**TASK:**
Search the records for the string "site", then copy each line where it appears.

**TASK DATA:**
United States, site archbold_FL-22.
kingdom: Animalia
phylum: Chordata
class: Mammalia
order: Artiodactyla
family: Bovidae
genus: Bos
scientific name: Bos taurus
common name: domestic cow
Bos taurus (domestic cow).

...

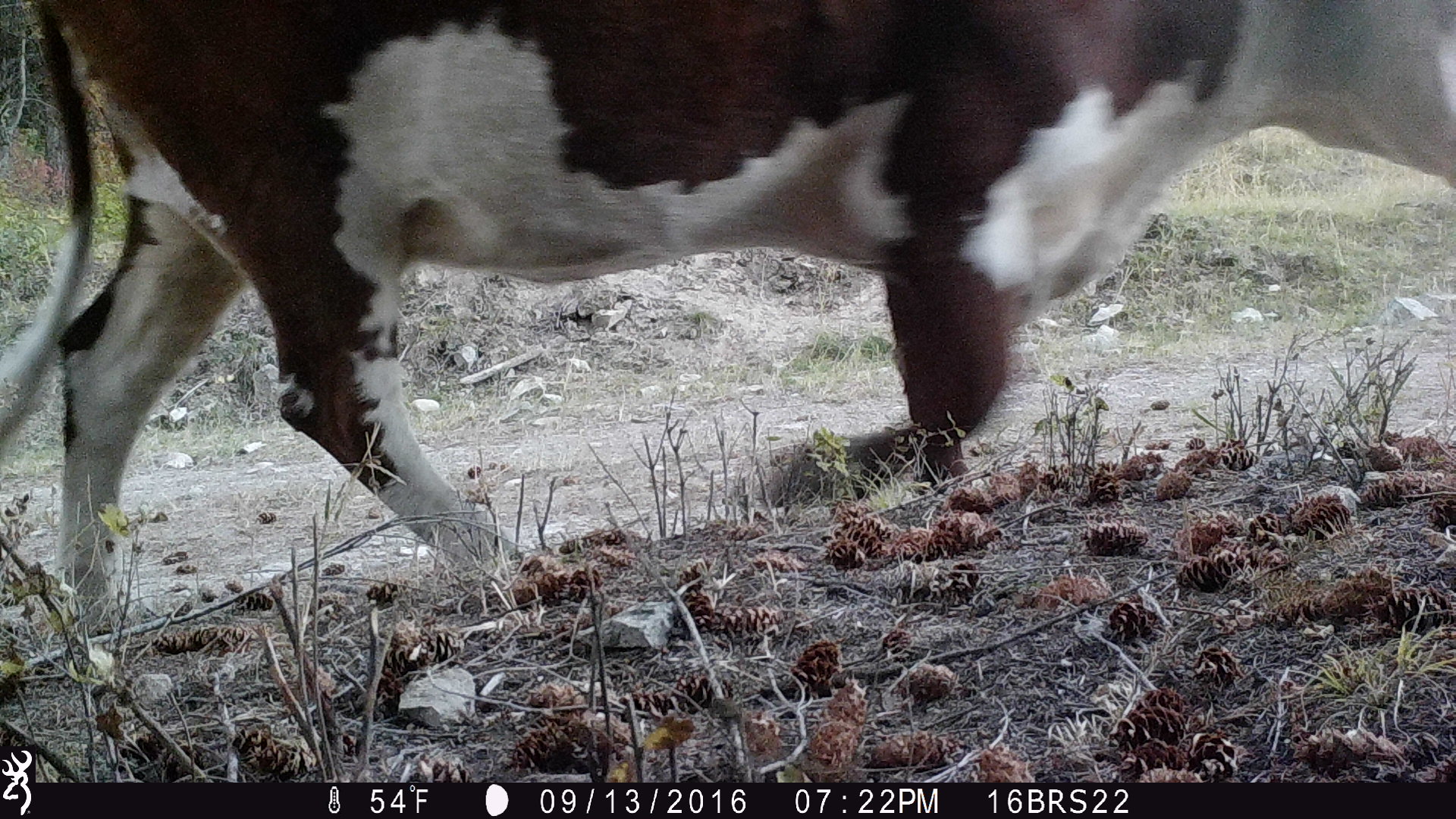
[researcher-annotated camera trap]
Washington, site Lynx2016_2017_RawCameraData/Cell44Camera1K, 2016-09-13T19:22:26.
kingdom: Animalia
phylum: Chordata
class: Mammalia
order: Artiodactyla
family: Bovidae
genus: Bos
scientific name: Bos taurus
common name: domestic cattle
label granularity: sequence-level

**RESPONSE BOX:**
United States, site archbold_FL-22.
Washington, site Lynx2016_2017_RawCameraData/Cell44Camera1K, 2016-09-13T19:22:26.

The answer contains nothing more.